Our mutations of interest D614G and P681R on spike proteins of SARS-CoV-2 isolates from Bangladeshi patients, of these, maximum are destabilizing (ΔΔG < 0.0 kcal/mol) and few stabilizing (ΔΔG > 0.0 kcal/mol). Change in vibrational entropy energy (ΔΔSVib ENCoM) in case of mutation D614G between the wild type Wuhan isolate and the BCSIR-NILMRC- 422 isolate was 0.856 kcal.mol-1.K-1, while in case of mutation P681R it was 0.018 kcal.mol-1.K-1 (Fig. 6). In the case of mutation D614G the ΔΔG (Gibbs free energy) was -0.511 kcal/mol and the ΔΔG ENCoM was -0.684 kcal/mol whereas, in case of mutation P681R it was 0.224 kcal/mol (Stabilizing) and the ΔΔG ENCoM was -0.014 kcal/mol. All these findings recommended a stabilizing mutation in these types of the spike.
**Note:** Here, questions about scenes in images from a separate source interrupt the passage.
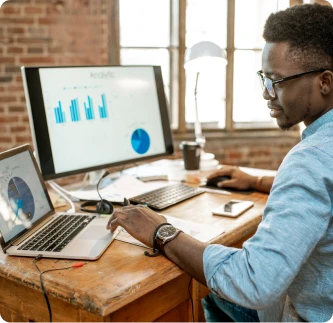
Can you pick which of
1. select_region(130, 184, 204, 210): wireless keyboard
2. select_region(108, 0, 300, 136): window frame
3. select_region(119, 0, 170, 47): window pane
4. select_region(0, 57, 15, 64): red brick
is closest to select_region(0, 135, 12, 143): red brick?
select_region(0, 57, 15, 64): red brick

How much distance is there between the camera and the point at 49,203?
150cm

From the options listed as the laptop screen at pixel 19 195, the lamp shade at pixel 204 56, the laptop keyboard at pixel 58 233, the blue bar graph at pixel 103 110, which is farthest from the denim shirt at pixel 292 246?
the lamp shade at pixel 204 56

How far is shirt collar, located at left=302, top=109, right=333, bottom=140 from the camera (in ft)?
3.60

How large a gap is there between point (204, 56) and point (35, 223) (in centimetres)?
124

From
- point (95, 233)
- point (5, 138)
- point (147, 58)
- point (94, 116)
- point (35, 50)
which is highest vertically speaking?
point (35, 50)

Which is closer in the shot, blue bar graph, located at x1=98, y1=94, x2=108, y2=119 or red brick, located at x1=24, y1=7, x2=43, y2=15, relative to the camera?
blue bar graph, located at x1=98, y1=94, x2=108, y2=119

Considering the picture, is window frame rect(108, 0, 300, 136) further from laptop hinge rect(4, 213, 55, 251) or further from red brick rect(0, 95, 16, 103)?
laptop hinge rect(4, 213, 55, 251)

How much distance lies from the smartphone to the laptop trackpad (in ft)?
1.38

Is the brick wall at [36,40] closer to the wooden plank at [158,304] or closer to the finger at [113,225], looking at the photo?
the finger at [113,225]

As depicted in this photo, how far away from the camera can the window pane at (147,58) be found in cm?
373

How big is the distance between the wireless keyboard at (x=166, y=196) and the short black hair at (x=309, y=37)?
0.76 m

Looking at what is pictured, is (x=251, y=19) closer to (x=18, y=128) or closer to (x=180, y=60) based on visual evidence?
(x=180, y=60)

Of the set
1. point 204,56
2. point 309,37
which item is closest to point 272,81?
point 309,37

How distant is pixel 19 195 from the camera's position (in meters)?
1.33
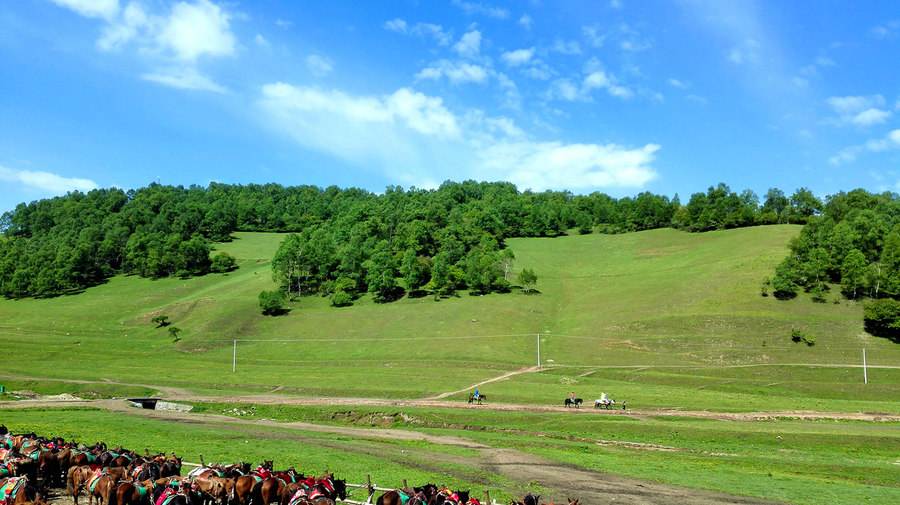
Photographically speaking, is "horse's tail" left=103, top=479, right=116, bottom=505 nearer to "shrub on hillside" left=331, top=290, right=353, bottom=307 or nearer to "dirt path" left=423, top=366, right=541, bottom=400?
"dirt path" left=423, top=366, right=541, bottom=400

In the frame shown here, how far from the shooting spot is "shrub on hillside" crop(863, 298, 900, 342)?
3511 inches

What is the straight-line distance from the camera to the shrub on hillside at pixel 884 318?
89.2 metres

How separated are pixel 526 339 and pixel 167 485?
89.6 metres

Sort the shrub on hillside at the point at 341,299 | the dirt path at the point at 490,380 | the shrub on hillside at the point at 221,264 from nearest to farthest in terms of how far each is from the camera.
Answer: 1. the dirt path at the point at 490,380
2. the shrub on hillside at the point at 341,299
3. the shrub on hillside at the point at 221,264

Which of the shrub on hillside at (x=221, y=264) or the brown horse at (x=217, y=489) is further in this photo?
the shrub on hillside at (x=221, y=264)

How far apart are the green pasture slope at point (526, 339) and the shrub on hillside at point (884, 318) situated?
7.15 feet

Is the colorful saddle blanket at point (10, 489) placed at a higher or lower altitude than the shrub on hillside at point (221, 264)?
lower

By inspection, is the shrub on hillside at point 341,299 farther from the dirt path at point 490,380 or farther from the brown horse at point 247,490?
the brown horse at point 247,490

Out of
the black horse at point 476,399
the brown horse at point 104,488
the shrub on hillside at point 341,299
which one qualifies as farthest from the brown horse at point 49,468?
the shrub on hillside at point 341,299

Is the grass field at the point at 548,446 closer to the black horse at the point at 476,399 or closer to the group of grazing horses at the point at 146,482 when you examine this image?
the group of grazing horses at the point at 146,482

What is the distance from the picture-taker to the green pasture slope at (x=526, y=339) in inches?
2837

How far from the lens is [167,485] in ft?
63.2

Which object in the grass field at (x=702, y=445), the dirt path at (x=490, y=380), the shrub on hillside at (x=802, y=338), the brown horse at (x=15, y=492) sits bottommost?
the dirt path at (x=490, y=380)

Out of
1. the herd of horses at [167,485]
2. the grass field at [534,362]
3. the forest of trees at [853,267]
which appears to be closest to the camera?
the herd of horses at [167,485]
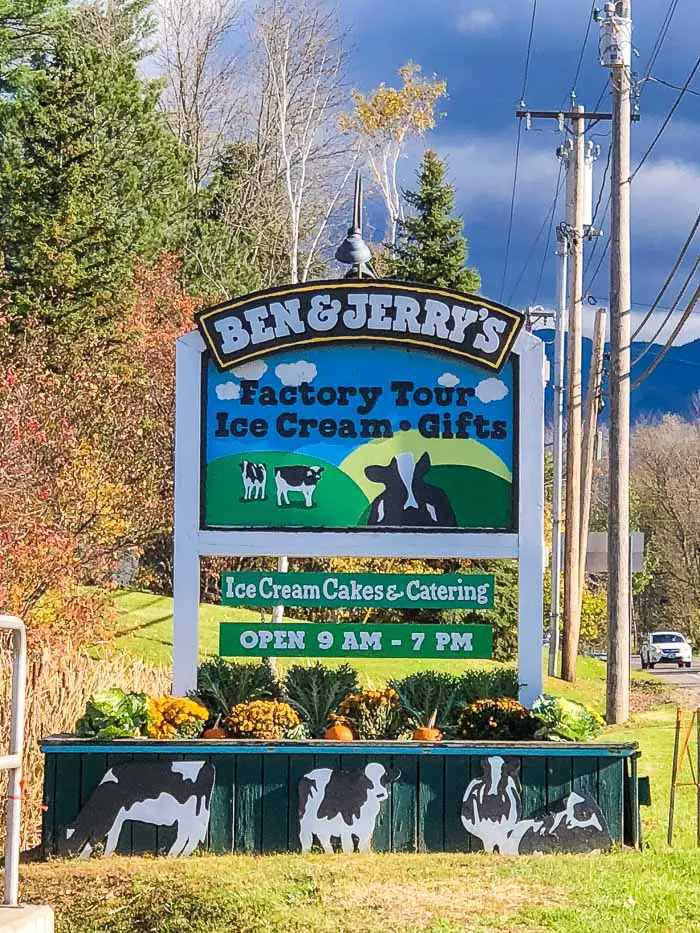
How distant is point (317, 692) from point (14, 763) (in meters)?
5.39

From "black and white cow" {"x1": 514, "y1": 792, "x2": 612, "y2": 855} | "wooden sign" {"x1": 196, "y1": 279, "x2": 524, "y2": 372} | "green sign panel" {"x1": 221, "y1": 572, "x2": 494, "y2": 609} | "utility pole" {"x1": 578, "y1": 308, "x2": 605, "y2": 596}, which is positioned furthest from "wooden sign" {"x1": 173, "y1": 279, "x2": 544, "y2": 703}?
"utility pole" {"x1": 578, "y1": 308, "x2": 605, "y2": 596}

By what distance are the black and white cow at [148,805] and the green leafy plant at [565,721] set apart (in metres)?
2.59

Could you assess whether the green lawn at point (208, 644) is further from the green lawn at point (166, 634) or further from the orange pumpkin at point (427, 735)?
the orange pumpkin at point (427, 735)

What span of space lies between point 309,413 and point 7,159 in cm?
3005

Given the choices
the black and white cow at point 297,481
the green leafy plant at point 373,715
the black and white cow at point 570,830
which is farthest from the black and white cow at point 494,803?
the black and white cow at point 297,481

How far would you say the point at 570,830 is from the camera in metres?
9.99

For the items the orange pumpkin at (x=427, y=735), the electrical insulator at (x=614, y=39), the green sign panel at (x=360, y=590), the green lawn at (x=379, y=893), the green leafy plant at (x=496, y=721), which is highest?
the electrical insulator at (x=614, y=39)

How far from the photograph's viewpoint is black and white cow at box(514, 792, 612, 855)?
9969mm

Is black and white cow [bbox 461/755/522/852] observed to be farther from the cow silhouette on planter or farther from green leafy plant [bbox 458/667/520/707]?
green leafy plant [bbox 458/667/520/707]

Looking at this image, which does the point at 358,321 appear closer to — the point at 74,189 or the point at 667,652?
the point at 74,189

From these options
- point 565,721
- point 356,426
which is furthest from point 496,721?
point 356,426

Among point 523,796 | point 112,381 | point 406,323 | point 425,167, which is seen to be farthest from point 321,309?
point 425,167

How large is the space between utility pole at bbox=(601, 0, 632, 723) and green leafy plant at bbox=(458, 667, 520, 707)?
363 inches

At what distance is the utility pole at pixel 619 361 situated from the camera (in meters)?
20.8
The interatomic interactions of mutation D614G in isolate BCSIR-NILMRC-422 have been shown in Figure 7. Studies of atomic fluctuations and deformation energies for D614G in case of isolate BCSIR-NILMRC-422 showed noticeable changes (Fig. 9). Atomic fluctuations compute the measure of absolute atomic motion whereas deformation energies detect the measure of flexibility of a protein. Figure 9 shows the photographic representations of the atomic fluctuation and deformation energies where positions that could be visibly detected to be altered have been marked for D614G in isolate BCSIR-NILMRC-422.
The interatomic interactions in case of mutation P681R in isolate BCSIR-NILMRC-424, have been shown in Figure 8. Analyses of atomic fluctuations and deformation energies for P681R in isolate BCSIR-NILMRC-424 showed detectable changes (Fig. 10). Deformation energies identify the amount of flexibility of a protein and atomic fluctuations calculate the measure of absolute atomic motion. The visual representations of the atomic fluctuation and deformation energies were shown in Figure 10, where positions that could be visibly identified to be different have been marked in mutation P681R in isolate BCSIR-NILMRC-424.
The mutations of P681R is the first report for Bangladesh in the isolates of the BCSIR-NILMRC-393, BCSIR-NILMRC-393, BCSIR-NILMRC-422 and BCSIR-NILMRC-424 and additional sequencing followed by adequate annotation would help to expand the acquaintance about mutation of spike protein in human SARS-CoV-2. These variations might lead to the diversification of particular virus and the subsequent emergence of variants, strains, serotypes and antibody escape mutants. Similarly, mutations might help the virus to adjust to the host environment better and expand its tissue tropism.